Questioning "Who's on it?" Look no further than BDs. They're the trend trackers, token experts, compliance wizards, and corporate spies shaping strategy. With hats aplenty—marketers, community gurus, chat moderators, salespeople, and occasional HR—they're the glue binding our endeavors to the company's vision, steering the operational ship.

Q. More soft skills or technical skills? which is more important to BDs?

In BD, soft skills are often part of the package if you're heading down this career path. But it's crucial to leverage your network, crafted from those soft skills, to beef up your technical know-how.

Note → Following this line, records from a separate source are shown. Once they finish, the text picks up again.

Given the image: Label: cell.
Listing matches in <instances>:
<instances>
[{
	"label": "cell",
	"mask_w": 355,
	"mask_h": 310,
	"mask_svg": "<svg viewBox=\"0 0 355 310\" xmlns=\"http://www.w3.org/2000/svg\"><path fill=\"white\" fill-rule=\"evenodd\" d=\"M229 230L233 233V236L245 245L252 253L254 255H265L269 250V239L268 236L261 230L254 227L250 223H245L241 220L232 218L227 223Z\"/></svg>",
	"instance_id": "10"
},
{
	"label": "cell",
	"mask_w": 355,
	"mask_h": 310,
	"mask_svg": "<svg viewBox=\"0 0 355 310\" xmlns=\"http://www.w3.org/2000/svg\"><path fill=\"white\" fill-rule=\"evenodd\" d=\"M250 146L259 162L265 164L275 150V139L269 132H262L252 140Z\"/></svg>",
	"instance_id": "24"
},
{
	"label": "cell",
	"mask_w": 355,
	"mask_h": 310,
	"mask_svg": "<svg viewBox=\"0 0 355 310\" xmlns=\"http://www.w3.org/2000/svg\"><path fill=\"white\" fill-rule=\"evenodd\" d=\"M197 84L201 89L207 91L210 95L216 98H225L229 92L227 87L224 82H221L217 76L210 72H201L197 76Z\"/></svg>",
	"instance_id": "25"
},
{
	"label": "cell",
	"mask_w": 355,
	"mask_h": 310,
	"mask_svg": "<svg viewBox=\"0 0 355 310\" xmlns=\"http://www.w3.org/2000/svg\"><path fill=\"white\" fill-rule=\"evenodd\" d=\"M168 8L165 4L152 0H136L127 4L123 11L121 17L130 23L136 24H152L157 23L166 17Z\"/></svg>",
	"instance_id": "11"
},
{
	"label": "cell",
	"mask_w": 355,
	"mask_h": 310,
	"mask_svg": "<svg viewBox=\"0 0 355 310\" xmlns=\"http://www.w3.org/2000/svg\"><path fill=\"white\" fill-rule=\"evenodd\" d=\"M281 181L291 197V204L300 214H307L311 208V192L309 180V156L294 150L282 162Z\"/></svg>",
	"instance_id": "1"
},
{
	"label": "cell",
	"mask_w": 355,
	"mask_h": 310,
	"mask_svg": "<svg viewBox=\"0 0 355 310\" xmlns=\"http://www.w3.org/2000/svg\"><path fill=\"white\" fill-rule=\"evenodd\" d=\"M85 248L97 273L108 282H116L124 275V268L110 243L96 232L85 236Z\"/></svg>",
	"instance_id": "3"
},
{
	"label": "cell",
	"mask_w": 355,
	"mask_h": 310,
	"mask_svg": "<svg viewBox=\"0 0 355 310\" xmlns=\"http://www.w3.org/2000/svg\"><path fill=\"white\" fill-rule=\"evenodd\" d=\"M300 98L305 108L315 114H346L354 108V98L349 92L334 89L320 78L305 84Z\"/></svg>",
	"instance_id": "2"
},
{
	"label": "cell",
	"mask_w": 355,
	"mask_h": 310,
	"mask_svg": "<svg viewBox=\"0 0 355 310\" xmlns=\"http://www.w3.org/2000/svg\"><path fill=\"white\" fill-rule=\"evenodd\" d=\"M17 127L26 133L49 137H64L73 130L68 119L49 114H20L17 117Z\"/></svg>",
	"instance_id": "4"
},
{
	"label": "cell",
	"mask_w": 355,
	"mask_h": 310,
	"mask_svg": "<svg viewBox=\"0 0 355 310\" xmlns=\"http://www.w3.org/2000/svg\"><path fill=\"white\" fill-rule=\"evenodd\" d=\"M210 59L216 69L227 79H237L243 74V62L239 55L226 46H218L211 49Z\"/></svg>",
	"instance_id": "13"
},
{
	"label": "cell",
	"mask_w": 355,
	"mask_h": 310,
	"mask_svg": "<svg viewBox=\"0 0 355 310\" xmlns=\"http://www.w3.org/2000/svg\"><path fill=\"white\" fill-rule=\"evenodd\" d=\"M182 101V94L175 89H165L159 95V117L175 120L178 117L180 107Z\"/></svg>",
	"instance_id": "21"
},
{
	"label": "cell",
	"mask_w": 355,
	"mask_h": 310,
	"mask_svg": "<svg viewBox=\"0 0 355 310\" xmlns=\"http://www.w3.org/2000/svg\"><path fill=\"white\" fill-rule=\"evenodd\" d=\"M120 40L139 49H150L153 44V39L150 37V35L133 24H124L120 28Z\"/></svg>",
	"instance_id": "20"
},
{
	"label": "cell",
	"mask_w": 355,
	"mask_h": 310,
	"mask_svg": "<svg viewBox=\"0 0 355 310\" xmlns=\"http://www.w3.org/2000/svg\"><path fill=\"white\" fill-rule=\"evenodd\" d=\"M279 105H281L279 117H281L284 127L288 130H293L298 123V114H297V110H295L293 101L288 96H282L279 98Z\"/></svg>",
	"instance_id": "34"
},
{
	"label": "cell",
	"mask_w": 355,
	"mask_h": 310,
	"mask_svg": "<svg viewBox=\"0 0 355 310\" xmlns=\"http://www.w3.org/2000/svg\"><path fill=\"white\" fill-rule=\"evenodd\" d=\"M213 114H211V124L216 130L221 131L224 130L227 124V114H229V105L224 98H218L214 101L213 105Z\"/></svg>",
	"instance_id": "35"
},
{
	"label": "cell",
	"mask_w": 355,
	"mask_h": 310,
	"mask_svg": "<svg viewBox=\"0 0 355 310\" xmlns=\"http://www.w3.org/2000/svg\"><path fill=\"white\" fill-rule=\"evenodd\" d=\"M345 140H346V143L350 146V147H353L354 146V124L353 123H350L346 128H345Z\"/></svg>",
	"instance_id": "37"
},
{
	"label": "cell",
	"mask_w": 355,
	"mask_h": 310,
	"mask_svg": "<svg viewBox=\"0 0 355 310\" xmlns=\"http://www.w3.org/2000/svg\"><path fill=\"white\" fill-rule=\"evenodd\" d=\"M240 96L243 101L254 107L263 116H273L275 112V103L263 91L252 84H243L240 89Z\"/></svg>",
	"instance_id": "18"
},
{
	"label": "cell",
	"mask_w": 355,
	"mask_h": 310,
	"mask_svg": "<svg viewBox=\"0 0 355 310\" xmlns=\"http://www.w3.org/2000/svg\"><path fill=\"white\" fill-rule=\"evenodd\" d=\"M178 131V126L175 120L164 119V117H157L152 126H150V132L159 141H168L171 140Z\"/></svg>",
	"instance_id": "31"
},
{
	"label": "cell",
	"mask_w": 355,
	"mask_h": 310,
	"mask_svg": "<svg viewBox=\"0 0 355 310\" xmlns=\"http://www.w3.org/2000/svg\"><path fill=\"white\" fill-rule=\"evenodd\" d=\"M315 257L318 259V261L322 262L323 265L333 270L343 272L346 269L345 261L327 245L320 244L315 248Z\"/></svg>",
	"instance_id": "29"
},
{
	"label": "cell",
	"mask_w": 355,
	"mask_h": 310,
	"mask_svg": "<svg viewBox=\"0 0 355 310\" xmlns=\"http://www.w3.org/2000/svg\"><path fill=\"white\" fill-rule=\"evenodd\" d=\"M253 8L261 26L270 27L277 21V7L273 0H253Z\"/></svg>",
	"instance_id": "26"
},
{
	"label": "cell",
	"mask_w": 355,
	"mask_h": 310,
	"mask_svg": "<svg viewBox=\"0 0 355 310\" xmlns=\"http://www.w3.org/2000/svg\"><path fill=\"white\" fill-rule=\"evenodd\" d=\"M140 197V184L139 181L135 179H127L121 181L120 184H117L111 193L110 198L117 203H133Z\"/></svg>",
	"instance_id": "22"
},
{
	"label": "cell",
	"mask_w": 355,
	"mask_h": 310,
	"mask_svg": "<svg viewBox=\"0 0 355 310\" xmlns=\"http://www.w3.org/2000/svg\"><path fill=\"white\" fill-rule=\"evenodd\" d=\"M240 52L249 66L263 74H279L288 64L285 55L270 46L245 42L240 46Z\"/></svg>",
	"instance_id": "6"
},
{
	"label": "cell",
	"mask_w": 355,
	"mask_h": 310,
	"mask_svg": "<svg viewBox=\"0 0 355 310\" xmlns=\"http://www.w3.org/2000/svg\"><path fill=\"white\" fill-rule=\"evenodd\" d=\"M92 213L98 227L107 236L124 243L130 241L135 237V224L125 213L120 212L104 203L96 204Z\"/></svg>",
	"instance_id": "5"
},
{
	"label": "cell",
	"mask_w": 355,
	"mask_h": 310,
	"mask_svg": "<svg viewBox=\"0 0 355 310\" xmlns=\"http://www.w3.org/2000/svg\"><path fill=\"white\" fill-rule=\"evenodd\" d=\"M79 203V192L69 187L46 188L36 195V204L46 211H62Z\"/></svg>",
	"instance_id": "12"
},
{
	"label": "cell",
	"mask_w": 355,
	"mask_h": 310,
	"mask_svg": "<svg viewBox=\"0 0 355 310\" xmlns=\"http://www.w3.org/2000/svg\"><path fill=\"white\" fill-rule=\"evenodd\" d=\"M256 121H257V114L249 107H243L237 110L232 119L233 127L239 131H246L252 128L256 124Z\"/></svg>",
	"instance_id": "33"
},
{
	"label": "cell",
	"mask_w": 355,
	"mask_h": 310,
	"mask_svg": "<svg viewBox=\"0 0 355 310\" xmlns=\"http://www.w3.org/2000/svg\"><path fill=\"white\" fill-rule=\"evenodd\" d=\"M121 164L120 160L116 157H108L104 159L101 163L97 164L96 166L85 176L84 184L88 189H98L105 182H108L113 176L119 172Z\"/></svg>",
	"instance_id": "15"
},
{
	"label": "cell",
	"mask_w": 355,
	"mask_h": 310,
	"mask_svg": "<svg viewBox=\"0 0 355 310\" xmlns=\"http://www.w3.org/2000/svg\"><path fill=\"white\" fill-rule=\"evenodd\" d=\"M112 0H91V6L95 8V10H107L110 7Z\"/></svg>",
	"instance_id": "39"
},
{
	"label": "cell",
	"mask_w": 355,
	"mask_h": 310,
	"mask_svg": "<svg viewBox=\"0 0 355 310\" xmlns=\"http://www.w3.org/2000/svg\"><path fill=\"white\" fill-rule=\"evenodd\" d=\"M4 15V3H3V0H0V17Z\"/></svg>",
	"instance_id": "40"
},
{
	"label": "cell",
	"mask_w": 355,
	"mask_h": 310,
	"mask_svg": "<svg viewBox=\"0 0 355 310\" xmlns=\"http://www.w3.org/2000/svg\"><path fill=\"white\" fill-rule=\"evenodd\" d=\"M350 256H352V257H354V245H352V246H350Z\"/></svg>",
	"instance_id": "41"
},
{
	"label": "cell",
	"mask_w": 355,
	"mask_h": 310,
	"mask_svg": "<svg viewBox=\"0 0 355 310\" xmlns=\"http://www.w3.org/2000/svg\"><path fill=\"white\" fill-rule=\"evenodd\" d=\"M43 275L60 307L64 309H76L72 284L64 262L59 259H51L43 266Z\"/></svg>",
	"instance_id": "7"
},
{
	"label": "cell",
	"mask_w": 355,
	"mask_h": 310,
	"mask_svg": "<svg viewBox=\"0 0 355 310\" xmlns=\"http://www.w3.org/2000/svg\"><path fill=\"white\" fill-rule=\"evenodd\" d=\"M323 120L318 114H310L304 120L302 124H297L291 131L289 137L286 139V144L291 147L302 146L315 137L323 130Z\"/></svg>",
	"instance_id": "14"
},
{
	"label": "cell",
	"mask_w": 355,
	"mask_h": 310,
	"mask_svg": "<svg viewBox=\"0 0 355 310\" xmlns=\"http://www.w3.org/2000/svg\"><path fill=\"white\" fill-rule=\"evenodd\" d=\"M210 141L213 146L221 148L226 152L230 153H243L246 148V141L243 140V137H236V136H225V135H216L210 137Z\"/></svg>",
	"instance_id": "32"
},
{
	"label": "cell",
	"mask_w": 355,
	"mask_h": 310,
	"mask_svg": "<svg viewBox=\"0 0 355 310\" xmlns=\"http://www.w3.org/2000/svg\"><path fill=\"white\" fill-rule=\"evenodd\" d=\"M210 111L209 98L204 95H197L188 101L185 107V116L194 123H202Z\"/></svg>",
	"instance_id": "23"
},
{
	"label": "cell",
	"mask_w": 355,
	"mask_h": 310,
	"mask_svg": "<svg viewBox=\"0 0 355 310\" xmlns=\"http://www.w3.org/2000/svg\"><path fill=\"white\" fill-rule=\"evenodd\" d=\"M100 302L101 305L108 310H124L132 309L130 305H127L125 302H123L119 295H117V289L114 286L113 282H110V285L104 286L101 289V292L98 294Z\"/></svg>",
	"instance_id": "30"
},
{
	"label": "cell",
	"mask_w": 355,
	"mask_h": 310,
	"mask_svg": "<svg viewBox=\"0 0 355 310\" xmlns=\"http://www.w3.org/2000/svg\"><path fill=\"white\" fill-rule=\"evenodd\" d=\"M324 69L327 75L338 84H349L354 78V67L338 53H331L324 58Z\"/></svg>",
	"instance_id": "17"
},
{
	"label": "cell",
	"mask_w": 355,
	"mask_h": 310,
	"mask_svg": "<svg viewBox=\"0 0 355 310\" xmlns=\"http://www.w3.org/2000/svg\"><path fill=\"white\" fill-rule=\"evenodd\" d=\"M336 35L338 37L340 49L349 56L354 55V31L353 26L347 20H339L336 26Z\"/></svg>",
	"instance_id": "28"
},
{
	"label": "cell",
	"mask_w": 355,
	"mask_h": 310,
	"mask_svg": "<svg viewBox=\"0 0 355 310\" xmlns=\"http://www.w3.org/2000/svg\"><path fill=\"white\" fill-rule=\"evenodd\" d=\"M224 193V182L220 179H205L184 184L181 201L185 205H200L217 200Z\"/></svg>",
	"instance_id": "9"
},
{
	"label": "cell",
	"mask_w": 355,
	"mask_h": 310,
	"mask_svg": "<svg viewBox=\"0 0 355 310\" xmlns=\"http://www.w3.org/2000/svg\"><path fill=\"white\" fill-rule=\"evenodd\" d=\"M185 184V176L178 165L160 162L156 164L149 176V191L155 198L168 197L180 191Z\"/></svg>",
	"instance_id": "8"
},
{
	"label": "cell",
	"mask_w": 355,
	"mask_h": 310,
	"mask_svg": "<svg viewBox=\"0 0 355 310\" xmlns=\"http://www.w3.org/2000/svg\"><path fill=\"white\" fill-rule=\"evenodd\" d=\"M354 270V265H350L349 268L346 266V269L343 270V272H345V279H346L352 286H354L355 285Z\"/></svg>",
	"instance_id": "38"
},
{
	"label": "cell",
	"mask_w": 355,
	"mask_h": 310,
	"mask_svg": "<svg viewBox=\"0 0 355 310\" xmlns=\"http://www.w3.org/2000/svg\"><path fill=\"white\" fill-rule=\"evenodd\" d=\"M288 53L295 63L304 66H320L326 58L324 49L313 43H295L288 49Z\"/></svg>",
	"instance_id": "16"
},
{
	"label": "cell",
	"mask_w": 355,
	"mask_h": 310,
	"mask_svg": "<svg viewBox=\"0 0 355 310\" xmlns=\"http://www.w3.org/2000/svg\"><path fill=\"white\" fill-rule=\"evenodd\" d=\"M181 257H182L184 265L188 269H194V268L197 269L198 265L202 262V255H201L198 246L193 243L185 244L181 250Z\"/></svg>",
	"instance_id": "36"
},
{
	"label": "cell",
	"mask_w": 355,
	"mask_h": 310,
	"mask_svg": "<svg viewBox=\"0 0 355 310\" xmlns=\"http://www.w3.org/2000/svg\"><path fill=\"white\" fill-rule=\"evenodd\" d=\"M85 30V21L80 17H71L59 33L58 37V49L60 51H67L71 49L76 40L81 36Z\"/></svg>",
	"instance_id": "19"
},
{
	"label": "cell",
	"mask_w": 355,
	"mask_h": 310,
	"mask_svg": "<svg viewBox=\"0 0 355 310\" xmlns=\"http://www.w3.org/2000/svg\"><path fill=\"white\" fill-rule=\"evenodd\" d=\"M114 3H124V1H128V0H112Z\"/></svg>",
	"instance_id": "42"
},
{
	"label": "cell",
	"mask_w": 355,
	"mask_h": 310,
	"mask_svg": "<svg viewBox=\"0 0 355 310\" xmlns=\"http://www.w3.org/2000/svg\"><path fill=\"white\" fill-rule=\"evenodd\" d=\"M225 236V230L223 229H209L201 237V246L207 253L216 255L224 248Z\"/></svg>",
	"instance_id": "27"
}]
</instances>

As a BD professional, clarity is your superpower. When mingling at conferences, you need a solid grasp of your product and technology to provide just the right level of detail to your audience.

To earn Dev Geeks' respect, genuinely grasp (or convincingly appear to grasp) their work when they discuss it. Listen intently, ask pertinent questions, and respond insightfully. It’s vital to convey that you’re knowledgeable about your work—it fosters a connection with those who value expertise.

And there's another angle for BDs to consider: viewing technology through the lens of revenue. When you're dealing with business and project stakeholders, you need to paint a picture of how a partnership could boost their career and performance, not to mention the benefits it could bring to their company.